**Exercise**
Retype the entries exactly, keeping every line intact.

**Extracted entries**
****

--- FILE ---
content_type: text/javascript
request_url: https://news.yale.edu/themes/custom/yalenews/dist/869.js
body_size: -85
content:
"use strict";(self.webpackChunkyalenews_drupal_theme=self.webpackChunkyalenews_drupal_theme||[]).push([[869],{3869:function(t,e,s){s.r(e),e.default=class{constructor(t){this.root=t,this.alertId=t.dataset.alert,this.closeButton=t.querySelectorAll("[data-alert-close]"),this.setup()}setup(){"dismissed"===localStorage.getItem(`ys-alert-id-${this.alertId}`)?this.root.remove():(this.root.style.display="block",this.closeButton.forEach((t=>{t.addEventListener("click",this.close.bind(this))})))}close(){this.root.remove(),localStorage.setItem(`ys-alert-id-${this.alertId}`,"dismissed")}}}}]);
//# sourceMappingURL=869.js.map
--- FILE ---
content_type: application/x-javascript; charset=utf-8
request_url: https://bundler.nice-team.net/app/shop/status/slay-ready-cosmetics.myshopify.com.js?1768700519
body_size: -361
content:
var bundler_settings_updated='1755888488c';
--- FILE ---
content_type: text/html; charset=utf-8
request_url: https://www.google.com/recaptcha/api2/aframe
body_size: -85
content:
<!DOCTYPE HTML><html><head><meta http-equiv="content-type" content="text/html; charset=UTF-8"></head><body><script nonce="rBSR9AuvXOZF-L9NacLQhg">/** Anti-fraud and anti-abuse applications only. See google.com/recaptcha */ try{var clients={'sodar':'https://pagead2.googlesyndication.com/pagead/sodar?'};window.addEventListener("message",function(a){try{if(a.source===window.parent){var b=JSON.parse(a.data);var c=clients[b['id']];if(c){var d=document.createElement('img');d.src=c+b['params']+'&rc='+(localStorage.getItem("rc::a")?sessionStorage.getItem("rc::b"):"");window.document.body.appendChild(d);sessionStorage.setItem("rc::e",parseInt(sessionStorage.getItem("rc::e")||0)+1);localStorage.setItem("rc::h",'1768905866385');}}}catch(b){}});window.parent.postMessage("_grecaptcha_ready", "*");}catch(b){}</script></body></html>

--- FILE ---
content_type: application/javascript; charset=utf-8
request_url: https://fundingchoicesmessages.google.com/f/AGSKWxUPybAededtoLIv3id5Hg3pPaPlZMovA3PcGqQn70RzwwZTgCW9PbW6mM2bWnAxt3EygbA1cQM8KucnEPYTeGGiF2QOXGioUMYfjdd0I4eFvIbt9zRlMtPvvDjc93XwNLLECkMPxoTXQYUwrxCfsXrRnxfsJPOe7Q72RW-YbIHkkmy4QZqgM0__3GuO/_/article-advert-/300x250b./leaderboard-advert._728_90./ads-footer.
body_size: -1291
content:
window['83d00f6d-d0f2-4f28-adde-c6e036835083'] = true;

****

**Solution below**
--- FILE ---
content_type: text/javascript
request_url: https://news.yale.edu/themes/custom/yalenews/dist/869.js
body_size: -85
content:
"use strict";(self.webpackChunkyalenews_drupal_theme=self.webpackChunkyalenews_drupal_theme||[]).push([[869],{3869:function(t,e,s){s.r(e),e.default=class{constructor(t){this.root=t,this.alertId=t.dataset.alert,this.closeButton=t.querySelectorAll("[data-alert-close]"),this.setup()}setup(){"dismissed"===localStorage.getItem(`ys-alert-id-${this.alertId}`)?this.root.remove():(this.root.style.display="block",this.closeButton.forEach((t=>{t.addEventListener("click",this.close.bind(this))})))}close(){this.root.remove(),localStorage.setItem(`ys-alert-id-${this.alertId}`,"dismissed")}}}}]);
//# sourceMappingURL=869.js.map
--- FILE ---
content_type: application/x-javascript; charset=utf-8
request_url: https://bundler.nice-team.net/app/shop/status/slay-ready-cosmetics.myshopify.com.js?1768700519
body_size: -361
content:
var bundler_settings_updated='1755888488c';
--- FILE ---
content_type: text/html; charset=utf-8
request_url: https://www.google.com/recaptcha/api2/aframe
body_size: -85
content:
<!DOCTYPE HTML><html><head><meta http-equiv="content-type" content="text/html; charset=UTF-8"></head><body><script nonce="rBSR9AuvXOZF-L9NacLQhg">/** Anti-fraud and anti-abuse applications only. See google.com/recaptcha */ try{var clients={'sodar':'https://pagead2.googlesyndication.com/pagead/sodar?'};window.addEventListener("message",function(a){try{if(a.source===window.parent){var b=JSON.parse(a.data);var c=clients[b['id']];if(c){var d=document.createElement('img');d.src=c+b['params']+'&rc='+(localStorage.getItem("rc::a")?sessionStorage.getItem("rc::b"):"");window.document.body.appendChild(d);sessionStorage.setItem("rc::e",parseInt(sessionStorage.getItem("rc::e")||0)+1);localStorage.setItem("rc::h",'1768905866385');}}}catch(b){}});window.parent.postMessage("_grecaptcha_ready", "*");}catch(b){}</script></body></html>

--- FILE ---
content_type: application/javascript; charset=utf-8
request_url: https://fundingchoicesmessages.google.com/f/AGSKWxUPybAededtoLIv3id5Hg3pPaPlZMovA3PcGqQn70RzwwZTgCW9PbW6mM2bWnAxt3EygbA1cQM8KucnEPYTeGGiF2QOXGioUMYfjdd0I4eFvIbt9zRlMtPvvDjc93XwNLLECkMPxoTXQYUwrxCfsXrRnxfsJPOe7Q72RW-YbIHkkmy4QZqgM0__3GuO/_/article-advert-/300x250b./leaderboard-advert._728_90./ads-footer.
body_size: -1291
content:
window['83d00f6d-d0f2-4f28-adde-c6e036835083'] = true;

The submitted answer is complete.